(Text passage)
[Start of Attachment]

That’s how most business owners look at their business. They look at it as a stewardship, as a responsibility, not as some way to take advantage of other people. What do those employers do? They hire people. They pay for health insurance. We do matching on our 401(k). We give money to causes. We donate to charities. We give money to the food bank. We do a Toys-for-Tots drive at Christmas. We give a piano to an old folk’s home. The people that are successful are usually successful because they’ve built a team around them and they know they have to feed the team before they feed themselves.
If there’s a lot left over, they get to keep it. If there’s not a lot leftover, they get to not eat. They get to eat ketchup while the employees get to eat whatever, even if it’s macaroni and cheese. At least they’re not squeezing ketchup packages. One of the first things we want to do as business owners and as entrepreneurs is get a healthy understanding of why it’s okay to be successful. That being successful does not mean that you’ve done at the detriment of others. I was going to say that you’ve left people behind. You may have to leave people behind in your growth because they will not support you in your growth, but that does not mean that you’ve done anything wrong to them. It means that your relationships and your use of time has evolved to a different place.
I have a lot of very successful friends that are entrepreneurs. Every once in a while, we’ll be in a conversation. Someone else will be at the table. They sold an app to Starbucks or they sold something. They have a lot of money. They’re starting a new project and someone will say invariably to them, “Why are you starting another other company? You made all that money. Why aren’t you going to retire?” The thing about entrepreneurs is that it’s not about the money. They want to be successful so that they can sustain their vision. For most entrepreneurs, it’s about what can I do in the world to make the world a better place? How can I create jobs? There’ve been so many times where I’ve been in a class and I’m like, “I don’t know.” I’ve heard people say, “I’m going to do this because look at how many jobs I can create.” They end up with 50 businesses like you. They’ve got their whole structure of how they’re going to run those businesses. The whole thing is about creating jobs and improving the lives of others.
Aaron Young’s personal goal has nothing to do with anything specific to any one of my businesses. This is the thing that is my undergirding effort at this time of my life. I decided this a few years ago. I’m a big one about putting numbers and dates on stuff. I’m a real believer in doing that. I do that, but on this, you’re going to know a very conspicuous absence of either of those things. I decided the best thing I can do with my professional life going forward, the rest of my life is to help more companies stay in business for more years making more money. Why do I say it that way?
I heard on the news that a 194-year-old company, a retailer called Lord & Taylor, has decided to close shop permanently. An almost 200-year-old company is closing down. The whole time I grew up, Kodak was a mega company, so was Sears and Roebuck and JCPenney and on and on. You could buy Pontiac cars. These things are gone. Sears and JCPenney are still there. They’re both in bankruptcy and they’re not going to make it. Kodak’s gone. Pontiac’s gone.

[End of Attachment]

(Requirement) Output the part of the entrepreneurship passage from "I heard on the" to "gone. Pontiac’s gone." without changing a word.

(Collected data entries)
[Start of Attachment]

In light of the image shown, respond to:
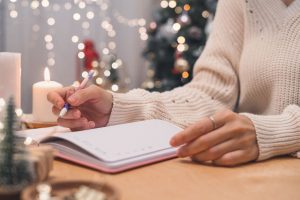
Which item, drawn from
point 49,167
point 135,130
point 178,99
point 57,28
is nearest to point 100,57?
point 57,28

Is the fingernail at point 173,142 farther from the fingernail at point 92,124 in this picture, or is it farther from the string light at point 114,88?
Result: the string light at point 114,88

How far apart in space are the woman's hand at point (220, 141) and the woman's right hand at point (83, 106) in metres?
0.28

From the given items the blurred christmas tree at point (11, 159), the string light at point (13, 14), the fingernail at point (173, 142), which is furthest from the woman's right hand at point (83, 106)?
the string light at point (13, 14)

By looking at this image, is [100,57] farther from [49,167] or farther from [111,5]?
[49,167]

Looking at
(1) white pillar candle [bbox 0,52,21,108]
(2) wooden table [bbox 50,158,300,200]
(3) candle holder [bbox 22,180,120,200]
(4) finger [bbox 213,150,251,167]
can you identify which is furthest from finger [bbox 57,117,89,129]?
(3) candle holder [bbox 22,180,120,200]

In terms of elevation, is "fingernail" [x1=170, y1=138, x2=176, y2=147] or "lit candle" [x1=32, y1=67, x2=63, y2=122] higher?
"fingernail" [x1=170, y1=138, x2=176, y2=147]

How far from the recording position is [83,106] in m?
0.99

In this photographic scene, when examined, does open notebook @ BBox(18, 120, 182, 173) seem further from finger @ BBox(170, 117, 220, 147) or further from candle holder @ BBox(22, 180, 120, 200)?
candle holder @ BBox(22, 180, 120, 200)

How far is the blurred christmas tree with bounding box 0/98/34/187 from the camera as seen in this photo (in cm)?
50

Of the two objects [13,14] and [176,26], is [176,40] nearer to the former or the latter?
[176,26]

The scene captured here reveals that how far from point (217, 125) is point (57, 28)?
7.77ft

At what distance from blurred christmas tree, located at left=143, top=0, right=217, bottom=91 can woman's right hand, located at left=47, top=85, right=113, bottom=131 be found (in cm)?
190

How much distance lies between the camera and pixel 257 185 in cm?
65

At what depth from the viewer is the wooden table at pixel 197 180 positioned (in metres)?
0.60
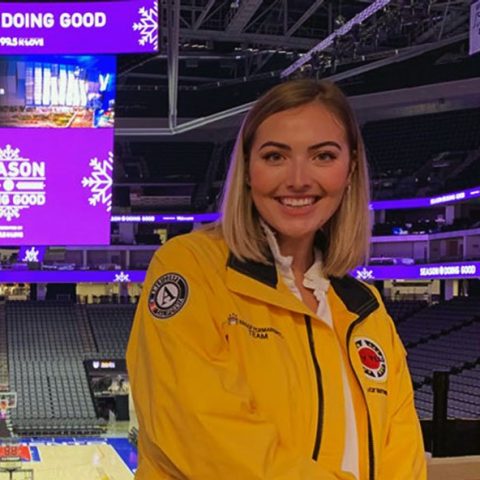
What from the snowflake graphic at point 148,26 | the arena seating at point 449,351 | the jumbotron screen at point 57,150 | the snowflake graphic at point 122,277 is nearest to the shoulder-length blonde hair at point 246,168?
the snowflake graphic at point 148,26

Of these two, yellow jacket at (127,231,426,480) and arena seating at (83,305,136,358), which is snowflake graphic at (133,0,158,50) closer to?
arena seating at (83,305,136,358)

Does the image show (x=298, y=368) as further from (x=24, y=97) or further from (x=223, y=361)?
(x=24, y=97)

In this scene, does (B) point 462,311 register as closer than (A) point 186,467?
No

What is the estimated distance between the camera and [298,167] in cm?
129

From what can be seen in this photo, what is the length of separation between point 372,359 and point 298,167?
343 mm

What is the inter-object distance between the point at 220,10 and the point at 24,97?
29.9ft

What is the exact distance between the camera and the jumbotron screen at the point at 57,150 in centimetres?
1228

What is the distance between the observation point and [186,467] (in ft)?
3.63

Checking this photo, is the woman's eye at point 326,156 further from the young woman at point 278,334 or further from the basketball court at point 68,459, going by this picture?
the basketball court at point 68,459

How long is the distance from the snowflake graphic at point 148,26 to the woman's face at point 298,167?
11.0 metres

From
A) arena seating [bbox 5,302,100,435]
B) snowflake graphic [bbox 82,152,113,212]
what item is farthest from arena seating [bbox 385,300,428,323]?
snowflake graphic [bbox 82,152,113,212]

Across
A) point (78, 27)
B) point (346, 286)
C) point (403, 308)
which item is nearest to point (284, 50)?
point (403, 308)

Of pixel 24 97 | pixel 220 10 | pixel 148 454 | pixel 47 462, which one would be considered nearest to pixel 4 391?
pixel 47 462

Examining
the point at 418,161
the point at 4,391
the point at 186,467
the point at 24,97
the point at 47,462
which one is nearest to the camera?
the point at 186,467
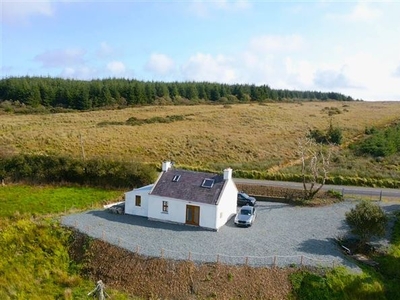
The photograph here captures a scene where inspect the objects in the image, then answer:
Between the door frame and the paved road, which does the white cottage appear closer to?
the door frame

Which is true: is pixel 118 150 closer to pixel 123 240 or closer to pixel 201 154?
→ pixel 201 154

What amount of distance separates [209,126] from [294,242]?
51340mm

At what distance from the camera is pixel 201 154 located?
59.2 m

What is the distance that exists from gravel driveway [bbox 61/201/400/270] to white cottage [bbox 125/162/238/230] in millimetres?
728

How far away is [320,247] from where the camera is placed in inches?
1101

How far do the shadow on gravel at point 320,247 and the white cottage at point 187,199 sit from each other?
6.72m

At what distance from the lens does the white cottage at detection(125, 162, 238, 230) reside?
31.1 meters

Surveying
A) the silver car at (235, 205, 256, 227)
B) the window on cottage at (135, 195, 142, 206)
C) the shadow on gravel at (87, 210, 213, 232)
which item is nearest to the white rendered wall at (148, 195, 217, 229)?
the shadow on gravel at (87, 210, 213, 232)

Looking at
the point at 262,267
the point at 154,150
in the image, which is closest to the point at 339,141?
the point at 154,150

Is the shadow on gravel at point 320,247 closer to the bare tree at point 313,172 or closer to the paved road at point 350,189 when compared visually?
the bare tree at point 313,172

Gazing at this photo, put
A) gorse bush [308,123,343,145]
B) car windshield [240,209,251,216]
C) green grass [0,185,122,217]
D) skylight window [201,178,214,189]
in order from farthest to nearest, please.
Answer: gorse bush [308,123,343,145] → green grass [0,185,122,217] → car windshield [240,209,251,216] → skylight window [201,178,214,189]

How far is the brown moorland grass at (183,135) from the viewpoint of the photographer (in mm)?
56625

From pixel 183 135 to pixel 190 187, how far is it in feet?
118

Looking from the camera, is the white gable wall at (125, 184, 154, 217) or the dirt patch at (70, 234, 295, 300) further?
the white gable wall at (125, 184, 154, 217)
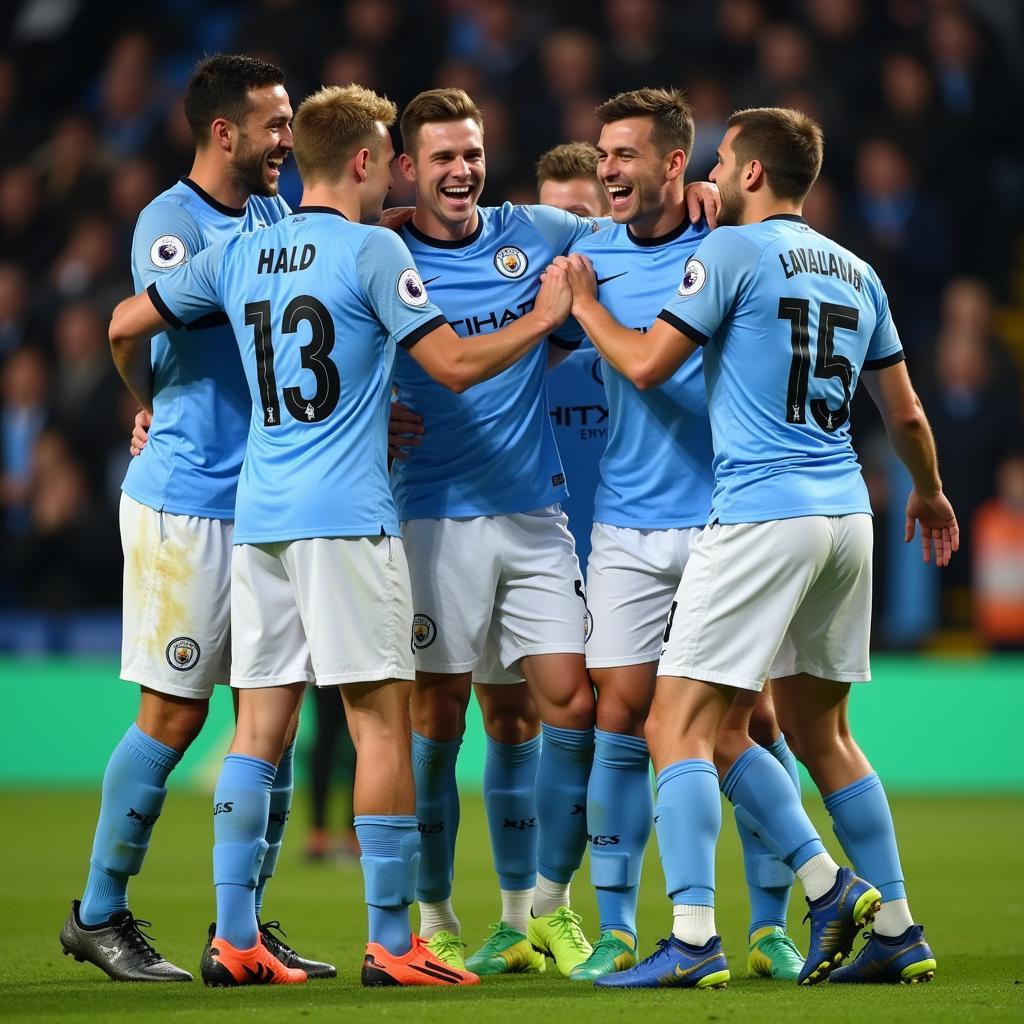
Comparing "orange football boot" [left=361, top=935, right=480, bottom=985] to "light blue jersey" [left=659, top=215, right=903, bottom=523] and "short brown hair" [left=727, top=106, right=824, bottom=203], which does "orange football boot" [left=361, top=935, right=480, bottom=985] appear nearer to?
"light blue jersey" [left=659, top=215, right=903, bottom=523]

[End of Attachment]

(Exercise result)
I heard on the news that a 194-year-old company, a retailer called Lord & Taylor, has decided to close shop permanently. An almost 200-year-old company is closing down. The whole time I grew up, Kodak was a mega company, so was Sears and Roebuck and JCPenney and on and on. You could buy Pontiac cars. These things are gone. Sears and JCPenney are still there. They’re both in bankruptcy and they’re not going to make it. Kodak’s gone. Pontiac’s gone.